** Opening Given passage block **

It’s not just that they’re
extremely difficult to manage and maintain (since they swap and
change so much) but also because a lot of them are attached to
marketing programmes.
What we tend to find as a
technology provider is that a friendly dealer will happen to reveal
that a five-year, zero percent finance scheme will start at
midnight, prompting us to quickly pump all of the details into our
system.
We don’t store any
manufacturer’s scheme dates unless it is authorised for us to store
them, but it is a big issue at the moment.
Joe Myers: From
a different perspective surrounding data, there are a couple of
things causing us challenges. One is that it needs to be made
easier and more effective to process deals – at the moment rekeying
comes into the process a lot.
Also as we go into the used car
market and refinancing those vehicles at a later stage, the
deletion of records from particular finance organisations causes a
challenge. That slows down the whole process for us.
Robert
Hutchinson: I would agree with the issue of data. Dealers
keying-in customer information are very prone to error. We see
problems with names input into the system that don’t match credit
reference agency records – Chris instead of Christopher can result
in a decline because the customer isn’t found and rural addresses
or flats can be difficult to match.
Paper and fax payout processes
are cumbersome and outdated. They work well but there are better
options available. Electronic signatures and signature pads are
clearly the future and this is something our business is currently
working on.

** Closing Given passage block **

About this exercise: Pick up the car finance discussion after its last sentence and keep it going. The material that comes next has nothing to do with the car finance discussion.

** Opening Given data block **

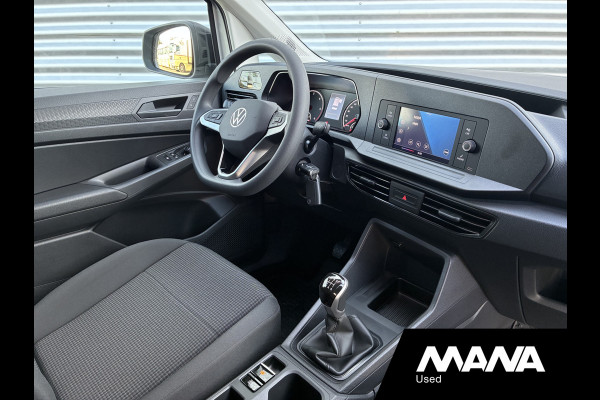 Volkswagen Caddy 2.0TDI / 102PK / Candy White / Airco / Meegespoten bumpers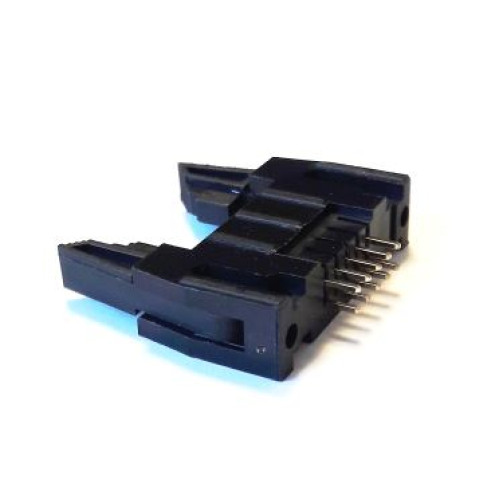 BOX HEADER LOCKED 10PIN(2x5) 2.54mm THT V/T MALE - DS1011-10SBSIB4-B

** Closing Given data block **

Exercise answer:
Graham Hill: As
a broker, we need consistency among the various quoting systems.
Picking up on Andy’s point, getting information on captive finance
programmes from dealers to update quoting can be a bit of
nightmare. There needs to be more consistency.
The lenders don’t work together,
obviously, because they’re competing against each other, but as a
broker you want to be able to pull them all together so as to be
able to present their products to the customer.
Mark Spink: I
see an awful lot of people in this industry who treat customers as
the property of their business. There are a lot of things, in terms
of communication for instance, where things could be made
easier.
For example, let’s look at
decisions that come back from lenders to dealers. Some lenders send
them back as fields which allow a dealer to extract the commission
information. But other lenders will not send the decision back in a
format that can be read – they’ll send it back as a large chunk of
text. Somebody then has to sit down, find the commission
information and retype it back in.
There’s no coordination in the
industry – everybody is vying to say: “It’s my customer, there’s no
way I’m going to let anybody else have him” and from a service
provider’s point of view, it can be a frustration.
Electronic signatures, which
were mentioned earlier, are another area where standardisation is
an issue. Can you imagine a situation where lenders are all going
to go out and provide their own electronic signature pads? A
business manager might have six or seven different models of ePad
on his desk.
James Tew: For
me there are three gaps. One is integration with lenders. You’ve
got some lenders which are more than accommodating when it comes to
providing information on how you can get an application to them and
you’ve got some who believe that information is the Crown Jewels
and it’s their right not to share it.
The second is residual value
(RV) data. Some lenders still have this aversion to allowing third
parties to access their RV data for the purpose of making
calculations.
The third one is bureau
information. People need to use bureau data to qualify customers
more effectively, both at the showroom and also on the web. Dealers
often spend hours selling a customer a car only to find that the
customer gets declined. They talk about how many cars they sell,
but they don’t look at the downside – the cost of not doing a
deal.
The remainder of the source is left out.